## Stated goal a
Count the lines in the records below that contain the word "lens", and give only the number.

******

United States District Court, Eastern District of California
Mar 20, 2023
1:22-cv-00991-SKO (HC) (E.D. Cal. Mar. 20, 2023)

Opinion

1:22-cv-00991-SKO (HC)

03-20-2023

JORGE GARRIDO, Petitioner, v. WARDEN, FCI-MENDOTA, Respondent.


ORDER DIRECTING CLERK OF COURT TO ASSIGN DISTRICT JUDGE

FINDINGS AND RECOMMENDATION TO GRANT RESPONDENT'S MOTION TO DISMISS [Doc. 12]

[TWENTY-ONE DAY OBJECTION DEADLINE]

SHEILA K. OBERTO, UNITED STATES MAGISTRATE JUDGE.

Petitioner is a federal prisoner proceeding pro se and in forma pauperis with a petition for writ of habeas corpus pursuant to 28 U.S.C. § 2241.

On August 3, 2022, Petitioner filed the instant habeas petition. (Doc. 1.) On November 4, 2022, Respondent filed a motion to dismiss the petition. (Doc. 11.) On that same date, Respondent filed an amended motion to dismiss. (Doc. 12.) Respondent contends the petition should be dismissed for lack of standing and ripeness, failure to exhaust, and lack of jurisdiction. (Doc. 12.) On January 30, 2023, Petitioner filed an opposition to the motion. (Doc. 17.) He also filed a request for judicial notice on January 30, 2023, requesting that the Court take judicial notice of the Bureau of Prison's Program Statement 5410.01 which sets forth the Bureau's procedures for implementation of 18 U.S.C. § 3632(d)(4) and Section 101 of the First Step Act of 2018 (“FSA”). (Doc. 18.) Having reviewed the pleadings, and in light of recent changes in BOP 1 procedures, the Court will recommend that Respondent's motion to dismiss the petition for standing, ripeness, failure to exhaust, and failure to state a claim be GRANTED, and the petition be DISMISSED.

******

## Stated goal b
Please repeat the stretch of the court order above from "ORDER DIRECTING CLERK" through "U.S.C. § 2241." word for word.

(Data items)
******

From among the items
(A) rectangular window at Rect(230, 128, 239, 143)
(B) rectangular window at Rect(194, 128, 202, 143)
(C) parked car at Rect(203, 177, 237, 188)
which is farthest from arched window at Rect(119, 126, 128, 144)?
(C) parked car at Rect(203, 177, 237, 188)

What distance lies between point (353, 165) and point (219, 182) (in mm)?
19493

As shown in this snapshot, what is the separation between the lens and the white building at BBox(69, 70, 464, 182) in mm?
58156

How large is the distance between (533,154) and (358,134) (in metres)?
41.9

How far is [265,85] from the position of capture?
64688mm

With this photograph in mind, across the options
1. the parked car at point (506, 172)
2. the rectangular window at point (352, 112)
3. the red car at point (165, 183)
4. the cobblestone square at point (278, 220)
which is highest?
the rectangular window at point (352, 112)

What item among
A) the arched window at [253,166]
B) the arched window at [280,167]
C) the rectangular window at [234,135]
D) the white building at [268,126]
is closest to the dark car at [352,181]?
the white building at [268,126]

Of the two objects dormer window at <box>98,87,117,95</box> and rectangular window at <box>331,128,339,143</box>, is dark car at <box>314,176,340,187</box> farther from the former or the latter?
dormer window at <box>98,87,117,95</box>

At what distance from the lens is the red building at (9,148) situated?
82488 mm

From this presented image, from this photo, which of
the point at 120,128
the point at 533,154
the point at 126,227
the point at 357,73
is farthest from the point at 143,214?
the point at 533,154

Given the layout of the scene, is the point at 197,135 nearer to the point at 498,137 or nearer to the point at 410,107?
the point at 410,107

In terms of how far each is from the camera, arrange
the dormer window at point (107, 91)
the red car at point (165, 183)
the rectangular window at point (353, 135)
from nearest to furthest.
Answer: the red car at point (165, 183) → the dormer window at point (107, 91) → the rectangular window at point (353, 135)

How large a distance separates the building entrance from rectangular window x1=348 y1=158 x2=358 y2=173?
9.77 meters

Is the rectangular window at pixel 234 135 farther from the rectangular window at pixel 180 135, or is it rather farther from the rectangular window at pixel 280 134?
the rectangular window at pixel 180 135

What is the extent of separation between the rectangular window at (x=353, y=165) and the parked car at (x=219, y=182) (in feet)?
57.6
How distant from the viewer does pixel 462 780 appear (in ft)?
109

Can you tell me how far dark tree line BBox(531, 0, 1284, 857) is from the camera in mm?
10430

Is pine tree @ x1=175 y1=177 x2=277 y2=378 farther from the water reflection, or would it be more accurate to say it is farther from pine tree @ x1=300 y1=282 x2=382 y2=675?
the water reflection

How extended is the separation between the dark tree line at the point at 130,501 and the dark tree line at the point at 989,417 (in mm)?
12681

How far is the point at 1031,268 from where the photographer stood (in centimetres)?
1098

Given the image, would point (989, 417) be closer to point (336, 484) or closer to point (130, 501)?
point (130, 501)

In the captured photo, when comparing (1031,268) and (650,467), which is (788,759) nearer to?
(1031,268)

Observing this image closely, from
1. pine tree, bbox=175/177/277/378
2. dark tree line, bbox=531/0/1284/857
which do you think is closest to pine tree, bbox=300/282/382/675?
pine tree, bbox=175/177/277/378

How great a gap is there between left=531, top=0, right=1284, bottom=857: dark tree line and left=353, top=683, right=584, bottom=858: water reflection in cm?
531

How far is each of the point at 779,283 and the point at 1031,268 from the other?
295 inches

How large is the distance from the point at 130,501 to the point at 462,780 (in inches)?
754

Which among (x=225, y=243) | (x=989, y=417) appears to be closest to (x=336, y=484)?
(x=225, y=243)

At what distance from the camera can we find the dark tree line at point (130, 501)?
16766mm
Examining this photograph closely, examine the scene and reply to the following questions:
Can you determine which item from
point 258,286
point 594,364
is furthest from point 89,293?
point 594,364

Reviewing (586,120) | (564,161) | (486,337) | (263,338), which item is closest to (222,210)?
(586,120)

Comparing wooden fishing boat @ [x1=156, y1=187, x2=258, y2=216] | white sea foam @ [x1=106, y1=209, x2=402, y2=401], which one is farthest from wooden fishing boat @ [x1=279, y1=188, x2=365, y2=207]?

******

## Complete response a
2

## Complete response b
ORDER DIRECTING CLERK OF COURT TO ASSIGN DISTRICT JUDGE

FINDINGS AND RECOMMENDATION TO GRANT RESPONDENT'S MOTION TO DISMISS [Doc. 12]

[TWENTY-ONE DAY OBJECTION DEADLINE]

SHEILA K. OBERTO, UNITED STATES MAGISTRATE JUDGE.

Petitioner is a federal prisoner proceeding pro se and in forma pauperis with a petition for writ of habeas corpus pursuant to 28 U.S.C. § 2241.